Face aux multiples menaces du stress urbain (anxiété, isolement, dépression…), l’un des plus puissants boucliers émotionnels réside dans la qualité des liens que vous entretenez avec votre réseau social, amical ou familial. Lorsque vous êtes entouré, les risques sont moindres. Plusieurs travaux ont mis en évidence l’utilité d’une telle « barrière affective » susceptible d’endiguer l’apparition de troubles mentaux graves.  « Ces études mettent en évidence le fait bien documenté qu’un réseau étroit d’amis et de famille peut nous isoler des effets les plus dommageables du stress (…) », confirme Andreas Meyer-Lindenberg.

Si le réseau social joue un rôle incontestable « d’amortisseur » du stress et de ses conséquences ; il ne suffit pas, à lui seul, à prévenir les effets indésirables des autres formes de nuisances urbaines comme le bruit ou le manque de nature. Deux facteurs qui peuvent, eux aussi, empêcher le bon fonctionnement du cortex cingulaire antérieur et de l’amygdale. Il faut aussi, au-delà de toutes ces considérations purement médicales, tenir compte de l’importance des facteurs socio-économiques qui favorisent l’émergence des maladies mentales : pauvreté, exclusion sociale, discriminations, violence intra-familiale, habitat précaire, offre de soins inexistante ou insuffisante…

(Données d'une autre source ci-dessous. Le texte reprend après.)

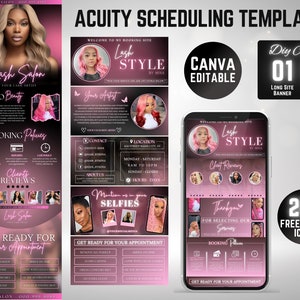 09 Modern Lash Technician Booking Website Template - Canva Template - Lash Business Website - Lash Artist - Lash Technician Acuity Template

Comme le rappelle Andreas Meyer-Lindenberg : « Près d’un tiers des cas de schizophrénie pourraient être évités si davantage de personnes naissaient en milieu rural. C’est là un paradoxe : nous ne pouvons pas agir sur cette base sans urbaniser la campagne. Mais nous pouvons essayer de concevoir nos villes pour qu’elles favorisent le bien-être émotionnel. De cette façon, nous pourrions viser le véritable objectif de la psychiatrie, qui est de prévenir les troubles émotionnels graves, pas seulement de les traiter ». Un défi de taille pour les neuroscientifiques et les urbanistes !

Nasser Negrouche

Sources et références :
-« Big City Blues » dans SA Mind 24, 1, 58-61 (mars 2013).
-Peen J, Schoevers RA, Beekman AT, Dekker J. The current status of urban-rural differences in psychiatric disorders. Acta Psychiatr Scand. 2010 ;121(2) :84‐93.
-Lederbogen, F., Kirsch, P., Haddad, L. et al. La vie urbaine et l’éducation urbaine affectent le traitement du stress social neuronal chez l’homme. Nature 474, 498–501 (2011). 
-Gruebner O, Rapp MA, Adli M, Kluge U, Galea S, Heinz A. Cities and Mental Health. Dtsch Arztebl Int. 2017 ;114(8) :121‐127.
-Pedersen CB, Mortensen PB. Evidence of a dose-response relationship between urbanicity during upbringing and schizophrenia risk. Arch Gen Psychiatry. 2001 ;58(11) :1039‐1046.
-Zhang, Xin ; Chen, Xi ; et Zhang, Xiaobo. L’impact de l’exposition à la pollution atmosphérique sur les performances cognitives. Actes de l’Académie nationale des sciences des États-Unis d’Amérique (PNAS) 115 (37) : 9193-9197.